[TEXTAUSZUG]:

┏━━

Seit Anfang September liefert Russland kein Gas mehr nach Deutschland. Schon zuvor waren die Mengen massiv reduziert worden. Die Bundesnetzagentur warnte daher, dass es im Winter zu einer Gasmangellage kommen könnte, wenn nicht genügend Gas eingespart wird. Industrie, aber auch Privathaushalte müssten ihren Verbrauch reduzieren, mahnte die Behörde. Im Falle einer Gasmangellage würde die Bundesnetzagentur die knappen Gasmengen verteilen und müsste entscheiden, wer wie viel Gas erhalten soll.
Gasverbrauch: Wie viel Gas sparen Haushalte und Unternehmen in Deutschland ein?

┗━━

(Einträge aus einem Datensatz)

┏━━

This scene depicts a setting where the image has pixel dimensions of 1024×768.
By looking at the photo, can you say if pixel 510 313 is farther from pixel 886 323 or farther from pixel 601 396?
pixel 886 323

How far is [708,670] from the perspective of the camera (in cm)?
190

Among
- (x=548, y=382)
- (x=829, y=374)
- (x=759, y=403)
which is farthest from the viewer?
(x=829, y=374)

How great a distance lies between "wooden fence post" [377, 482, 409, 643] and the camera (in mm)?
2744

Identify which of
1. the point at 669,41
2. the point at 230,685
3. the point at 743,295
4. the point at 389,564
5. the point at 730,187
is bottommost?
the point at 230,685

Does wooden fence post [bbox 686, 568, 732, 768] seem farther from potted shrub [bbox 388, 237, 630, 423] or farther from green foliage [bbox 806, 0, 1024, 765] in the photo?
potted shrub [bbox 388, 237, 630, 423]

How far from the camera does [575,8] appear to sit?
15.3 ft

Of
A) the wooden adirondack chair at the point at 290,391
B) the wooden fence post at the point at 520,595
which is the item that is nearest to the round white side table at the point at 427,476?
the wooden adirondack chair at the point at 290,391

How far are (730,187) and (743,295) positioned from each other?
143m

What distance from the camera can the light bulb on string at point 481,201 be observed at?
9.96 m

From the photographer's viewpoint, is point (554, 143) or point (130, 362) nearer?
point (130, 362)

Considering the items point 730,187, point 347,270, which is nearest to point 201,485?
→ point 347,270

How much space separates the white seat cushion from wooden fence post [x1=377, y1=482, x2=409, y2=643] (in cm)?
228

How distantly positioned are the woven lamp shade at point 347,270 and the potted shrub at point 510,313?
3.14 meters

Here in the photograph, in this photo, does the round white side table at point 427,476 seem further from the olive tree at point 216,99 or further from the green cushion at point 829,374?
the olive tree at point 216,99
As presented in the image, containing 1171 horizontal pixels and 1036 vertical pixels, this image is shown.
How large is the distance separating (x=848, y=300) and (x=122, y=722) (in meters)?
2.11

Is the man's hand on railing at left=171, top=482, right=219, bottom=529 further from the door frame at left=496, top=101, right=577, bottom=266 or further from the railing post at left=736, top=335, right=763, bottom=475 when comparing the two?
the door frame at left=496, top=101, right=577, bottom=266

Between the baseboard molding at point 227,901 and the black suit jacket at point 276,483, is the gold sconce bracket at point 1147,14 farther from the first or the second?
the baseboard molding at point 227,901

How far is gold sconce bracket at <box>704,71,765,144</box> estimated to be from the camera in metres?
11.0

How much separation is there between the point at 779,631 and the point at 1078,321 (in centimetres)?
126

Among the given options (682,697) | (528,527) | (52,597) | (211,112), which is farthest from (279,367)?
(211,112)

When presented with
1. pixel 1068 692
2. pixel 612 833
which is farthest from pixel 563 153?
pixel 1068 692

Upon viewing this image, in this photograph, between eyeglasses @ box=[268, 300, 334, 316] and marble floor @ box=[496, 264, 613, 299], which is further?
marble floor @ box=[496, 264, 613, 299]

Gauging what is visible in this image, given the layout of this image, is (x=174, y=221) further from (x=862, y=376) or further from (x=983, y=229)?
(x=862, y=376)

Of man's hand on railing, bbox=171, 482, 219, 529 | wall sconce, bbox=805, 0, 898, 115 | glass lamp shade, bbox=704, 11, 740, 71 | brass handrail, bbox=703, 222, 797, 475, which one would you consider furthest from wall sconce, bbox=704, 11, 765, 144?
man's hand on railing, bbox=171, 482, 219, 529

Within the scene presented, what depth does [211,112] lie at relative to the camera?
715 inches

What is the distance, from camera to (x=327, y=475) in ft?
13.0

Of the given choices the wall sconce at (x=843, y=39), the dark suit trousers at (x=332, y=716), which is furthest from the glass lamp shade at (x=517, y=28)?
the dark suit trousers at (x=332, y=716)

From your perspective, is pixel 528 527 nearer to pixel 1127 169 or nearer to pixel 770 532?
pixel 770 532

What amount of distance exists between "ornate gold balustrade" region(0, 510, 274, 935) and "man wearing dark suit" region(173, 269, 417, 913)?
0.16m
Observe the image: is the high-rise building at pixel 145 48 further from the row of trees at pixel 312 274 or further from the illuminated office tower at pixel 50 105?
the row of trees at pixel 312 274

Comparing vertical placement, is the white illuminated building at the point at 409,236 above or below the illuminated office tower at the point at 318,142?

┗━━

[GELESENES ANWENDEN]:
A) Prüfe, ob die folgenden Aussagen mit dem Textauszug übereinstimmen, und belege jede Antwort mit einem wörtlichen Zitat daraus: (i) Russland liefert seit Anfang September kein Gas mehr nach Deutschland. (ii) Laut Bundesnetzagentur muss nur die Industrie ihren Verbrauch senken. (iii) Vor September waren die Liefermengen unverändert geblieben.
B) Nenne alle Handlungen, die der Textauszug der Bundesnetzagentur zuschreibt, auch die für den Fall einer Gasmangellage genannten.
C) Beantworte anhand des Textauszugs die folgenden Fragen:
(i) Seit wann liefert Russland kein Gas mehr nach Deutschland?
(ii) Für welche Jahreszeit warnt die Bundesnetzagentur vor einer möglichen Gasmangellage?
(iii) Welche zwei Gruppen nennt die Überschrift am Ende?

[ERGEBNISSE JE AUFGABE]:
A)
(i) Ja: „Seit Anfang September liefert Russland kein Gas mehr nach Deutschland.“
(ii) Nein: „Industrie, aber auch Privathaushalte müssten ihren Verbrauch reduzieren“
(iii) Nein: „Schon zuvor waren die Mengen massiv reduziert worden.“

B)
- Sie warnte, dass es im Winter zu einer Gasmangellage kommen könnte, wenn nicht genügend Gas eingespart wird.
- Sie mahnte, Industrie und Privathaushalte müssten ihren Verbrauch reduzieren.
- Im Falle einer Gasmangellage würde sie die knappen Gasmengen verteilen.
- Im Falle einer Gasmangellage müsste sie entscheiden, wer wie viel Gas erhalten soll.

C)
(i) Seit Anfang September.
(ii) Für den Winter.
(iii) Haushalte und Unternehmen.